Could you write out the data that follows, exactly and in full?

[DATA SHOWN]
--

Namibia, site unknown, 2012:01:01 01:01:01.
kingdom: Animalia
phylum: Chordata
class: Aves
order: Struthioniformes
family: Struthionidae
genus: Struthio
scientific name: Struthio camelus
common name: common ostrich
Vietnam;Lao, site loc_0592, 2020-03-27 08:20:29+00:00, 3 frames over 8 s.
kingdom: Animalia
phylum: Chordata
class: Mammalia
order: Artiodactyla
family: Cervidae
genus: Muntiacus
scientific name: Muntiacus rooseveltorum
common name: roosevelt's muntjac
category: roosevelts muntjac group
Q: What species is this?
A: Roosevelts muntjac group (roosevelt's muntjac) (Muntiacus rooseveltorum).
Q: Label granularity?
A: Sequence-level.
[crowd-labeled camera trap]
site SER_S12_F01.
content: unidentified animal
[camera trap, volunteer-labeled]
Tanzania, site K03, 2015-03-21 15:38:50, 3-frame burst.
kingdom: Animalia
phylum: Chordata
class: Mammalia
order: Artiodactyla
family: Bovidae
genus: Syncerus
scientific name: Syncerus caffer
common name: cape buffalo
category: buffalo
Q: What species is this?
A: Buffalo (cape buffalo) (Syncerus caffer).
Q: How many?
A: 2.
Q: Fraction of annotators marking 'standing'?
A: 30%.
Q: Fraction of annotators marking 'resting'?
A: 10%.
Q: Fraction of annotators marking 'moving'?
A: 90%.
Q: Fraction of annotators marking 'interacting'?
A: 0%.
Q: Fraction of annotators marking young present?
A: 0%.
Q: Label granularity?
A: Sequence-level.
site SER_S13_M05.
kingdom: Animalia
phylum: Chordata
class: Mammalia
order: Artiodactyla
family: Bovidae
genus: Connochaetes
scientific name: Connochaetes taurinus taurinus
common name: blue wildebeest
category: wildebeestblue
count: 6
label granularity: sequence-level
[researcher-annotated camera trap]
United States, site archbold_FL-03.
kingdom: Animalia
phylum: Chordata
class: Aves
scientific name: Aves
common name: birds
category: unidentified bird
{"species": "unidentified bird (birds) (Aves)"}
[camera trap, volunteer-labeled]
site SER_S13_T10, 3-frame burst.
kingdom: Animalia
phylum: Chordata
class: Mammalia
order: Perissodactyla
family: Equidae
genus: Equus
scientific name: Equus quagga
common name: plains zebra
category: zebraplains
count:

--

[RESULT]
Namibia, site unknown, 2012:01:01 01:01:01.
kingdom: Animalia
phylum: Chordata
class: Aves
order: Struthioniformes
family: Struthionidae
genus: Struthio
scientific name: Struthio camelus
common name: common ostrich
Vietnam;Lao, site loc_0592, 2020-03-27 08:20:29+00:00, 3 frames over 8 s.
kingdom: Animalia
phylum: Chordata
class: Mammalia
order: Artiodactyla
family: Cervidae
genus: Muntiacus
scientific name: Muntiacus rooseveltorum
common name: roosevelt's muntjac
category: roosevelts muntjac group
Q: What species is this?
A: Roosevelts muntjac group (roosevelt's muntjac) (Muntiacus rooseveltorum).
Q: Label granularity?
A: Sequence-level.
[crowd-labeled camera trap]
site SER_S12_F01.
content: unidentified animal
[camera trap, volunteer-labeled]
Tanzania, site K03, 2015-03-21 15:38:50, 3-frame burst.
kingdom: Animalia
phylum: Chordata
class: Mammalia
order: Artiodactyla
family: Bovidae
genus: Syncerus
scientific name: Syncerus caffer
common name: cape buffalo
category: buffalo
Q: What species is this?
A: Buffalo (cape buffalo) (Syncerus caffer).
Q: How many?
A: 2.
Q: Fraction of annotators marking 'standing'?
A: 30%.
Q: Fraction of annotators marking 'resting'?
A: 10%.
Q: Fraction of annotators marking 'moving'?
A: 90%.
Q: Fraction of annotators marking 'interacting'?
A: 0%.
Q: Fraction of annotators marking young present?
A: 0%.
Q: Label granularity?
A: Sequence-level.
site SER_S13_M05.
kingdom: Animalia
phylum: Chordata
class: Mammalia
order: Artiodactyla
family: Bovidae
genus: Connochaetes
scientific name: Connochaetes taurinus taurinus
common name: blue wildebeest
category: wildebeestblue
count: 6
label granularity: sequence-level
[researcher-annotated camera trap]
United States, site archbold_FL-03.
kingdom: Animalia
phylum: Chordata
class: Aves
scientific name: Aves
common name: birds
category: unidentified bird
{"species": "unidentified bird (birds) (Aves)"}
[camera trap, volunteer-labeled]
site SER_S13_T10, 3-frame burst.
kingdom: Animalia
phylum: Chordata
class: Mammalia
order: Perissodactyla
family: Equidae
genus: Equus
scientific name: Equus quagga
common name: plains zebra
category: zebraplains
count:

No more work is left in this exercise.